Gather every line of the material below that contains the string "scene" and copy each one in full. Case counts, so a line qualifies only if its capitalization matches.

______________________________

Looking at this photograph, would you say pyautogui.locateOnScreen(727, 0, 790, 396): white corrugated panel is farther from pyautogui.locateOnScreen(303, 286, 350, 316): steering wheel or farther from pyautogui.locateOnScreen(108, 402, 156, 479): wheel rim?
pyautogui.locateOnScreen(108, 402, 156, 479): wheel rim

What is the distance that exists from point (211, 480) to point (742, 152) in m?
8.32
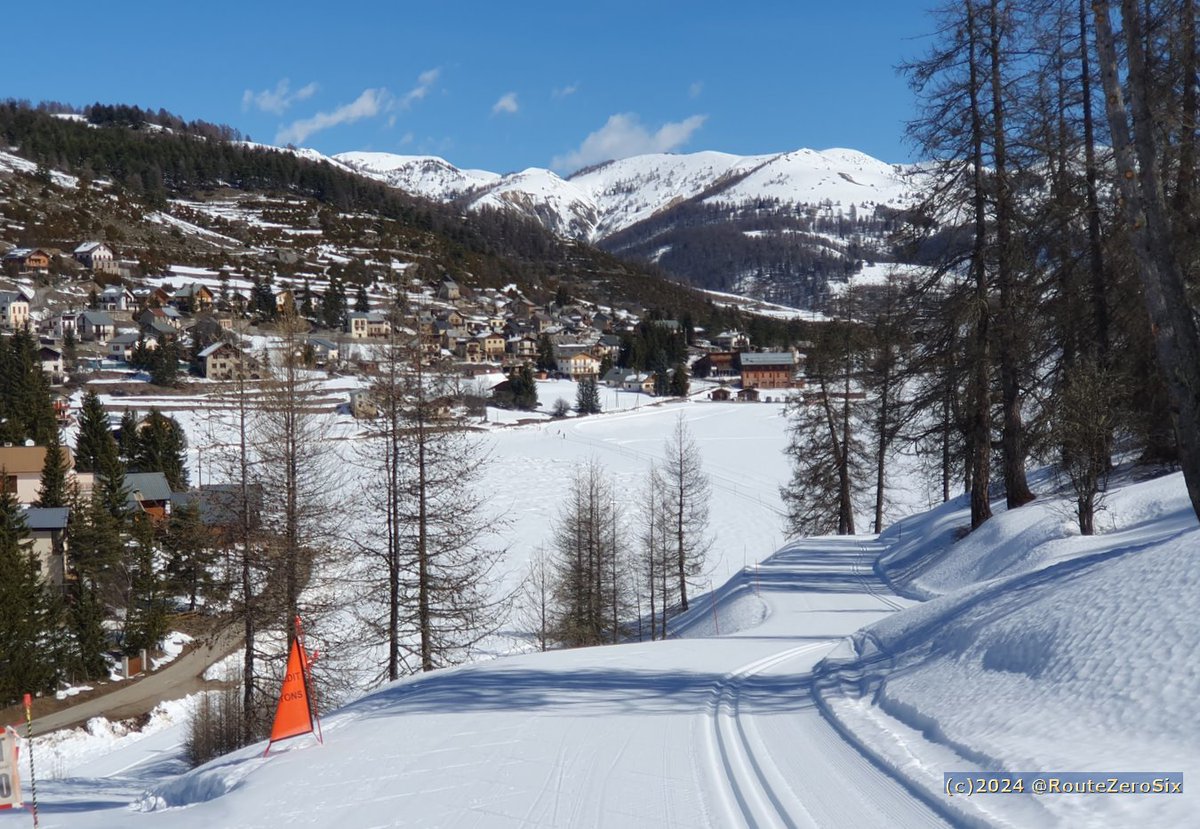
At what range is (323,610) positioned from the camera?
16844 millimetres

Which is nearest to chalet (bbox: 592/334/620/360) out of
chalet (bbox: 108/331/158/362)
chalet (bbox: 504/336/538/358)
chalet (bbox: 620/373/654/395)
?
chalet (bbox: 504/336/538/358)

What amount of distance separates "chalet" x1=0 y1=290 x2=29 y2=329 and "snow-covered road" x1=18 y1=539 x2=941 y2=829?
110 metres

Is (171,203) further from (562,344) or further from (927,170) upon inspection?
(927,170)

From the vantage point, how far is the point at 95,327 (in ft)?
348

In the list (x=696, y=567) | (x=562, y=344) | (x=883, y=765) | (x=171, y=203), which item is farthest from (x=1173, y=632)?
(x=171, y=203)

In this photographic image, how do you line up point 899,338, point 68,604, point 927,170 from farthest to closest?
point 68,604, point 899,338, point 927,170

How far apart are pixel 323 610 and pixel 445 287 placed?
167104 mm

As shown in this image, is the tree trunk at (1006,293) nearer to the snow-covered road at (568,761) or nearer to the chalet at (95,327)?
the snow-covered road at (568,761)

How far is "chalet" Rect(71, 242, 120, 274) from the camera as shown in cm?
13325

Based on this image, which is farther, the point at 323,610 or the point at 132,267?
the point at 132,267

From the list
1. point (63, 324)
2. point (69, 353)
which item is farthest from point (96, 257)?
point (69, 353)

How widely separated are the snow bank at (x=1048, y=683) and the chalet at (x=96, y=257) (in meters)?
146

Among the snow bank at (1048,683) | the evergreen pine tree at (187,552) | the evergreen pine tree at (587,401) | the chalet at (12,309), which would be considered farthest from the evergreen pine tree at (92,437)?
the chalet at (12,309)

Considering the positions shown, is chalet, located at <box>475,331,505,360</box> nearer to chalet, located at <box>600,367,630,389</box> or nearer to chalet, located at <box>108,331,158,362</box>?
chalet, located at <box>600,367,630,389</box>
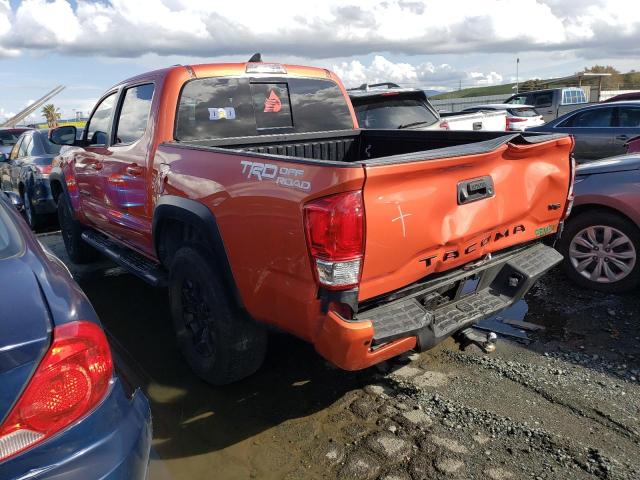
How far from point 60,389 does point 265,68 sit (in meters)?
3.31

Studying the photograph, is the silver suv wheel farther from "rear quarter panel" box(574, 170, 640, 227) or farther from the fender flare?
the fender flare

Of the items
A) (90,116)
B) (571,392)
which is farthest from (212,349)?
(90,116)

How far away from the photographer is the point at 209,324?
3.34 m

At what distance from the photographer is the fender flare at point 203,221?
9.97 ft

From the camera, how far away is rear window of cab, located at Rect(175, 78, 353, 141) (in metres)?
3.99

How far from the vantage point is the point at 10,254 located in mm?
2020

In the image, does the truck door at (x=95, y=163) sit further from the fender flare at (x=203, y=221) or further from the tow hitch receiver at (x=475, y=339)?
the tow hitch receiver at (x=475, y=339)

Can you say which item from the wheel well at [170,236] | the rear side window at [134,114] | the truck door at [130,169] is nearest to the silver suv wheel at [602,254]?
the wheel well at [170,236]

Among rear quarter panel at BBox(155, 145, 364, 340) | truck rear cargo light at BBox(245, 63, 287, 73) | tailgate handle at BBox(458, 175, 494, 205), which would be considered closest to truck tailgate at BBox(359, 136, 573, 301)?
tailgate handle at BBox(458, 175, 494, 205)

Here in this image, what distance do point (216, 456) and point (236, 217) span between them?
1290 millimetres

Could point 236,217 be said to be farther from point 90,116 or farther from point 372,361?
point 90,116

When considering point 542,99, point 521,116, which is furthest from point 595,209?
point 542,99

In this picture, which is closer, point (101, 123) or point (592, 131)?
point (101, 123)

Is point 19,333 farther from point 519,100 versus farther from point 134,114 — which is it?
point 519,100
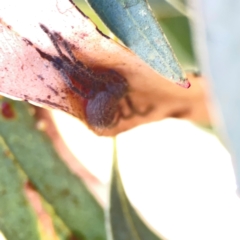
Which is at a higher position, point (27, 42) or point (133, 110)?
point (27, 42)

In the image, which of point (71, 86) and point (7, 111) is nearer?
point (71, 86)

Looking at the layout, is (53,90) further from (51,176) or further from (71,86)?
(51,176)

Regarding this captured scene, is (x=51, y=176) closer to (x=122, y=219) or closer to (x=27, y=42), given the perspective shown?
(x=122, y=219)

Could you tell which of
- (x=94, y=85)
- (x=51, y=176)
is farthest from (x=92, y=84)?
(x=51, y=176)

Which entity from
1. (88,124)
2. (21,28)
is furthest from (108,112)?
(21,28)

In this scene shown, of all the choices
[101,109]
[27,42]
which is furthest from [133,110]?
[27,42]
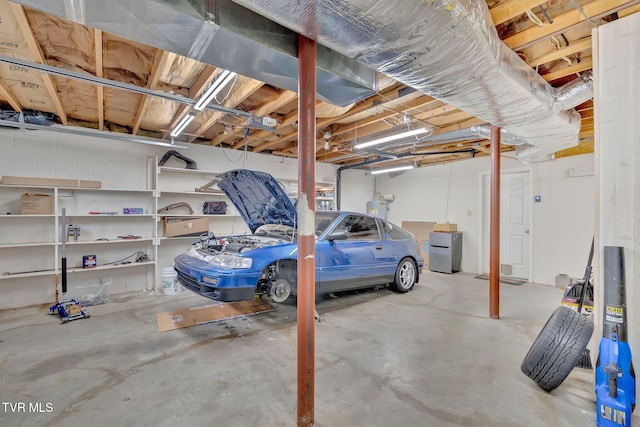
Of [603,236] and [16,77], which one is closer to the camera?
[603,236]

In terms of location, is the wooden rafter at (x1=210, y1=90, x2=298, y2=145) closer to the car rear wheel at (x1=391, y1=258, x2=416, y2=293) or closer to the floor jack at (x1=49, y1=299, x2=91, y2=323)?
the car rear wheel at (x1=391, y1=258, x2=416, y2=293)

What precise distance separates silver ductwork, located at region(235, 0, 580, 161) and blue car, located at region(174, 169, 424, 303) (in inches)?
83.6

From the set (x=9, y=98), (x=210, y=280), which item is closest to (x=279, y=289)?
(x=210, y=280)

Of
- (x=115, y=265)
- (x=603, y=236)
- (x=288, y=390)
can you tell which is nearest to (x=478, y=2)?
(x=603, y=236)

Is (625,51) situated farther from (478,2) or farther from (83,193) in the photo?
(83,193)

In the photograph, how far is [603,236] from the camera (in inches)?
80.5

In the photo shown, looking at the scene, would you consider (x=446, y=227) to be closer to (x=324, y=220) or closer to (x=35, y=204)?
(x=324, y=220)

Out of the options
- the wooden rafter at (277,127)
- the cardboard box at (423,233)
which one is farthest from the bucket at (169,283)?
the cardboard box at (423,233)

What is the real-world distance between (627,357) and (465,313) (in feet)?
6.66

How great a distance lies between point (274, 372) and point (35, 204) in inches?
159

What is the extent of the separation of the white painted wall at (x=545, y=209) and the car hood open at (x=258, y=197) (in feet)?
15.1

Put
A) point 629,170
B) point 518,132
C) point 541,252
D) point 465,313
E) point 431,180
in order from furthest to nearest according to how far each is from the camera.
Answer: point 431,180 → point 541,252 → point 465,313 → point 518,132 → point 629,170

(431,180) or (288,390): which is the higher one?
(431,180)

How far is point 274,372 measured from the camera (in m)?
2.28
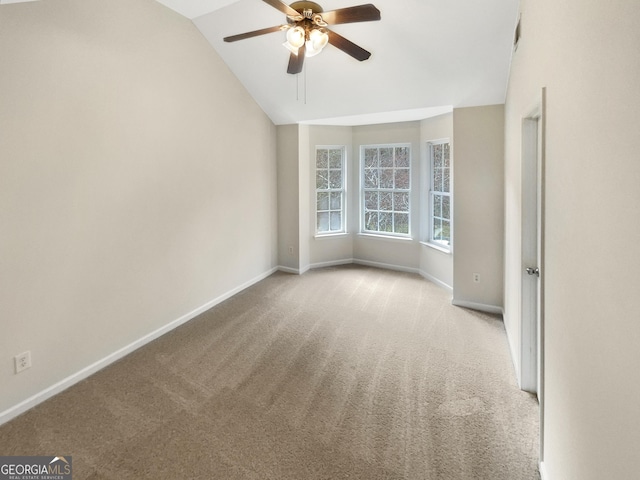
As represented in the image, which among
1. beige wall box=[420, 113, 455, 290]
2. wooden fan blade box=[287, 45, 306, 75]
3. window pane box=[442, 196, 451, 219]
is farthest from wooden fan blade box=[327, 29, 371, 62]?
window pane box=[442, 196, 451, 219]

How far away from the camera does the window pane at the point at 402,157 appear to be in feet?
19.8

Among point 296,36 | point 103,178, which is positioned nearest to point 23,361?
point 103,178

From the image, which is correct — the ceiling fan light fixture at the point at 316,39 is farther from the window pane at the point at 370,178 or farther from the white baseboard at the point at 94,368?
the window pane at the point at 370,178

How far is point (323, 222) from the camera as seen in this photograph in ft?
21.2

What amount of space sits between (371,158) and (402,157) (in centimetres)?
57

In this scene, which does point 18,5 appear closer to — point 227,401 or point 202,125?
point 202,125

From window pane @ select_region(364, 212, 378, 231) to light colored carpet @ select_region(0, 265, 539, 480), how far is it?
2692 millimetres

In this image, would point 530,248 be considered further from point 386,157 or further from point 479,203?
point 386,157

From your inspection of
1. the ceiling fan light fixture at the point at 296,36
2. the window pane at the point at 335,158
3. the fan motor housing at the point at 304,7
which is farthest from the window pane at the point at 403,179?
the fan motor housing at the point at 304,7

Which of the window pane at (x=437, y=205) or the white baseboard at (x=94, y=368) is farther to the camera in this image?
the window pane at (x=437, y=205)

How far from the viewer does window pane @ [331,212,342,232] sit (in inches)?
258

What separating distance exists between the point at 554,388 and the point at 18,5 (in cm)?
375

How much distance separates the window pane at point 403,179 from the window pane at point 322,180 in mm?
1193

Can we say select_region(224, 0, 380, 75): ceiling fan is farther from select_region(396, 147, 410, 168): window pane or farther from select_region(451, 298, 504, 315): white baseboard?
select_region(396, 147, 410, 168): window pane
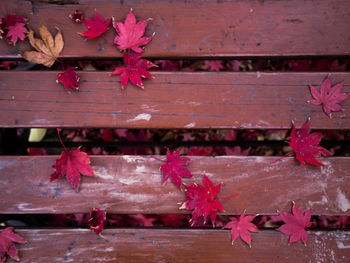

______________________________

» FULL ANSWER:
Regarding this captured scene, is (x=51, y=176) closer to (x=122, y=219) or closer to (x=27, y=42), given the perspective shown?
In this scene shown, of all the choices
In the photo shown, looking at the scene, would you consider (x=446, y=227) to be closer to (x=324, y=220) or closer to (x=35, y=204)?
In this scene, which does point 18,5 appear closer to — point 227,401 or point 202,125?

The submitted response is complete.